Meaningful Conversation

Scott Young over at PickTheBrain writes in this post about a couple of ways to improve the quality of the conversations we have with people.

He points to two basic rules that can help make conversations more meaningful.

  1. The conversation is not about you.
  2. You need to give trust to get trust.

I will leave it you to explore his take on these two tenets from a general conversational perspective. However, it strikes me that if we, as Information Security professionals, would incorporate these rules into our conversations with our respective constituents, we might be met with a little less resistance. Of course, I am speaking from the perspective of being a corporate drone.

Having a conversation with the Information Security dude or dudette is viewed with a certain amount of trepidation by many who are “forced” to deal with us. In my experience, most of this trepidation is caused by us and not the poor supplicant 🙂 Why do you think they feel this way? Let’s look at number 1 above first.

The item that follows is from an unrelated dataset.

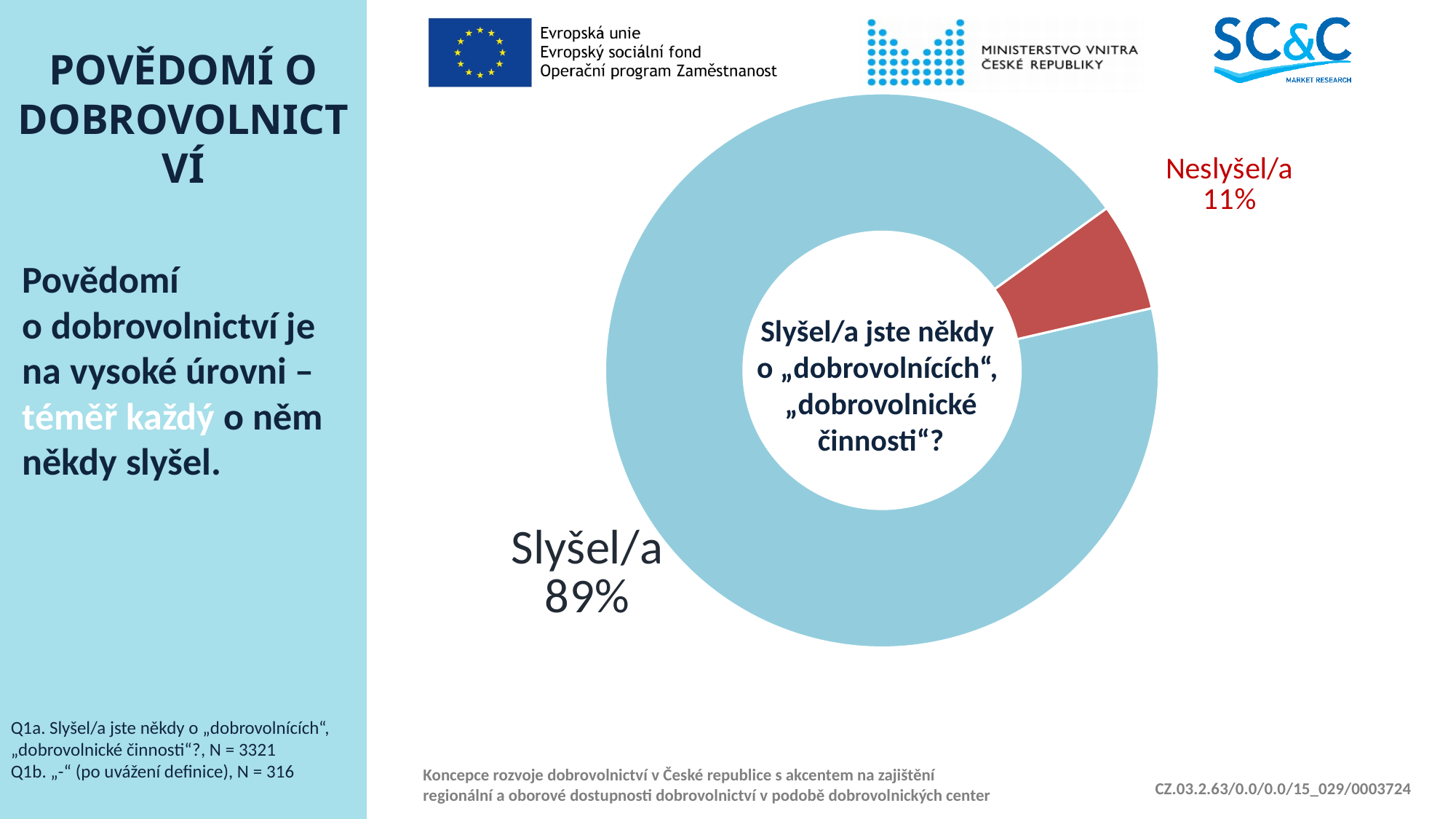
How many categories does the pie chart show? 2 What kind of chart is shown on the slide? Pie chart (doughnut) Which is larger, the share for "Slyšel/a" or for "Neslyšel/a"? Slyšel/a What percentage of respondents answered "Slyšel/a"? 89% Which category has the smallest share of the pie? Neslyšel/a What question is written in the centre of the doughnut chart? Slyšel/a jste někdy o „dobrovolnících“, „dobrovolnické činnosti“? What colour is the "Neslyšel/a" slice? Red What is the difference in percentage points between "Slyšel/a" and "Neslyšel/a"? 78 percentage points What is the total of the two slices shown in the pie chart? 100% What percentage of respondents answered "Neslyšel/a"? 11% Which category has the largest share of the pie? Slyšel/a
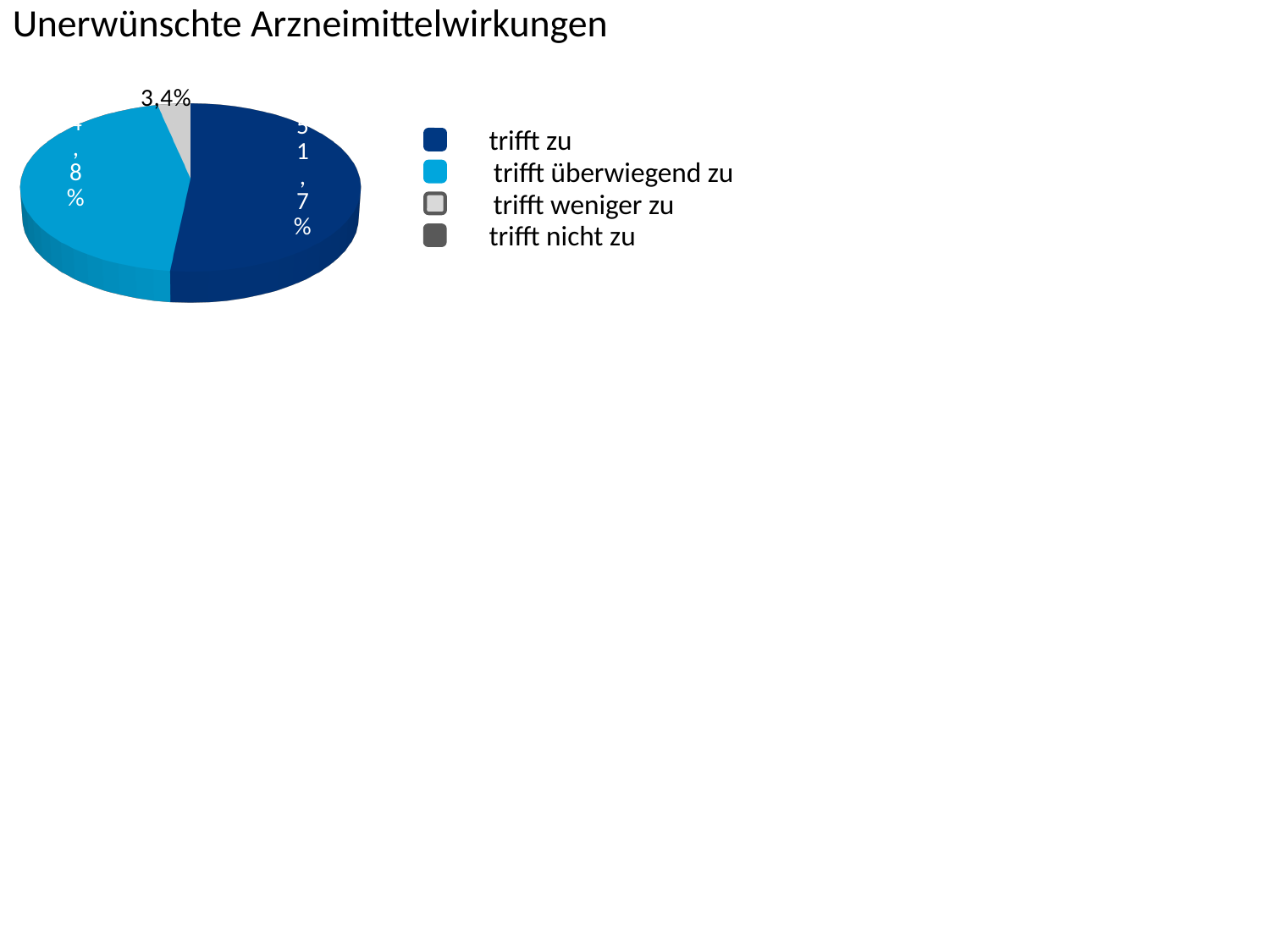
Which slice is larger, "trifft zu" or "trifft überwiegend zu"? trifft zu Which of the labelled slices is the smallest? trifft weniger zu Is the share for "trifft zu" greater or less than 50%? greater What is the share for "trifft weniger zu"? 3,4% What kind of chart is shown on the slide? pie chart What is the share for "trifft zu"? 51,7% What is the difference between the shares for "trifft zu" and "trifft weniger zu"? 48,3 percentage points How many entries does the legend list? 4 What is the title of the slide? Unerwünschte Arzneimittelwirkungen What colour represents "trifft zu" in the pie chart? dark blue Which category has the largest slice of the pie? trifft zu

1. The conversation is not about you.

Pretty simple statement. Harder to put into practice than it appears though. Let’s change it a little; the conversation is about them. They are looking, whether they know it or not, for the best method of accomplishing their goal in the most secure manner available that is appropriate for the business risk they have chosen to accept. Which, by the way, is a topic for another post. If we approach things from this perspective, it becomes a collaborative endeavor, not an adversarial one. Of course, I am not suggesting that there will not be times when we are required to tell people they can’t do something in the manner they desire. But as long as we avoid just saying no and try to help them find a way that is also acceptable from an infosec perspective, we have still remained their helper and not their roadblock.  If they view us as their helper, they will be less concerned when they need to talk to us.  They will involve us earlier and finally will be more likely to share more information with us.

2. You need to give trust to get trust.

This one is even more difficult. Why should they trust you? Do they know you? We have to build relationships with the people we work with. For those of us who work in the corporate world, this is a little easier. I talk to the same folks day after day and we have the opportunity to get to know each other and build trust.  I have to trust that they believe I have their best interests at heart and they have to trust that I am not out to “get them” or stop them for being successful.  Following rule 1 above goes along way towards building this trust.  Those who don’t have the luxury of long term relationships with the folks you are dealing with have to find some way to establish that trust quickly and right at the beginning.  Again, approaching it from a rule 1 perspective will help a great deal.

So there is my two cents worth about something that has been a problem in several companies for which I have worked.

I have not done the subject matter justice, but it was on my mind so here it is.